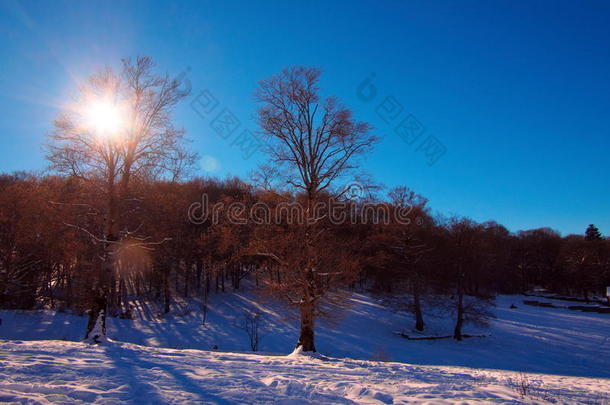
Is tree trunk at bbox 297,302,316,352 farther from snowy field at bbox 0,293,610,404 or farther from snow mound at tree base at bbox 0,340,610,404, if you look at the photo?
snow mound at tree base at bbox 0,340,610,404

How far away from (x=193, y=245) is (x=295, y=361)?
2424 centimetres

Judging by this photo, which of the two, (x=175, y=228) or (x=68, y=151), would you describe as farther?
(x=175, y=228)

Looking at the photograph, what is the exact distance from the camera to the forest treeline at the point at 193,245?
13.9 m

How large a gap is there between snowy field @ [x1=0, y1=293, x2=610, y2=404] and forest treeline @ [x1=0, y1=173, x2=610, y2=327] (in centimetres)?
297

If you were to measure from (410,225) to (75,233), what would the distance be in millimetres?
26286

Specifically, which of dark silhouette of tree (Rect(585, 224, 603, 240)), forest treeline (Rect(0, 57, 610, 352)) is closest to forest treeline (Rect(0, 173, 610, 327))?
forest treeline (Rect(0, 57, 610, 352))

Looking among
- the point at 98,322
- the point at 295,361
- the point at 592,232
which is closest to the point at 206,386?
the point at 295,361

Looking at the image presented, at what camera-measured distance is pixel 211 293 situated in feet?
124

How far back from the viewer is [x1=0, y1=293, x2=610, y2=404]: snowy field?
5461 mm

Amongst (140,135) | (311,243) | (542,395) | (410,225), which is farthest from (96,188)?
(410,225)

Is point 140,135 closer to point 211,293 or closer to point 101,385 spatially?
point 101,385

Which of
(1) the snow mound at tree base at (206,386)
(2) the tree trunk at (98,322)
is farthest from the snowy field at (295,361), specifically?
(2) the tree trunk at (98,322)

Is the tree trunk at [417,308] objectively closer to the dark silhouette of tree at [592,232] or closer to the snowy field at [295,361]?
the snowy field at [295,361]

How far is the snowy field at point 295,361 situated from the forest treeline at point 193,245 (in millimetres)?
2970
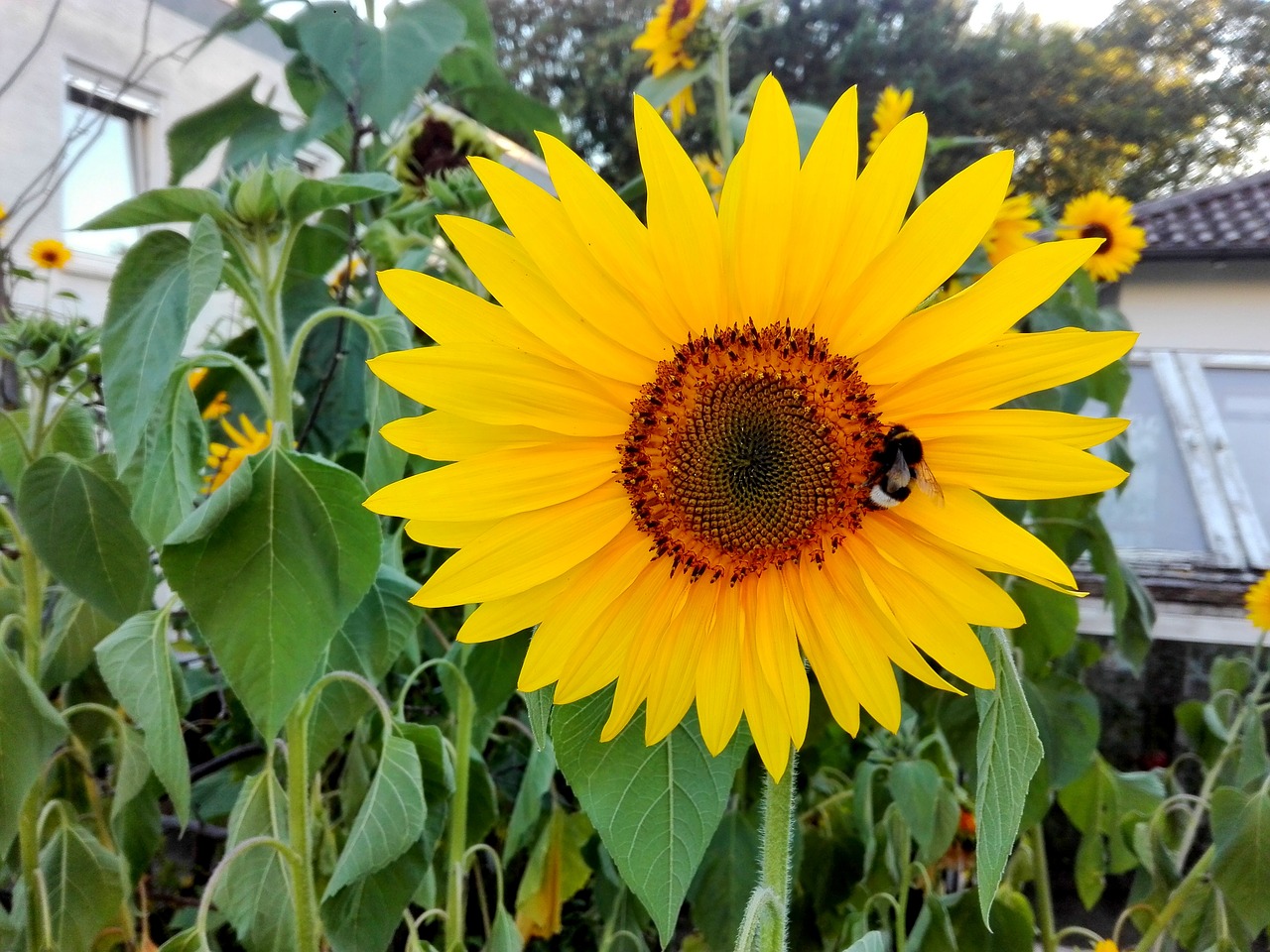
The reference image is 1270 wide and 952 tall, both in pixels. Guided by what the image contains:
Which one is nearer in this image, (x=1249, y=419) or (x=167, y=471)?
(x=167, y=471)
——————————
» Set exercise: Turn the listing lines from the one containing "Is the tree" through the end of the listing into a numbered list, skipping blank lines and leaving out the pictures.

» Correct answer:
1. Is the tree trunk at [417,308] objectively closer to the dark silhouette of tree at [592,232] or closer to the snowy field at [295,361]?
2. the snowy field at [295,361]
3. How far is the snowy field at point 295,361 situated from the forest treeline at point 193,245 (in millimetres)?
4. 2970
5. The reference image is 1270 wide and 952 tall, both in pixels. Guided by what the image contains:
6. Which one is nearer in this image, (x=1249, y=419) or (x=167, y=471)?
7. (x=167, y=471)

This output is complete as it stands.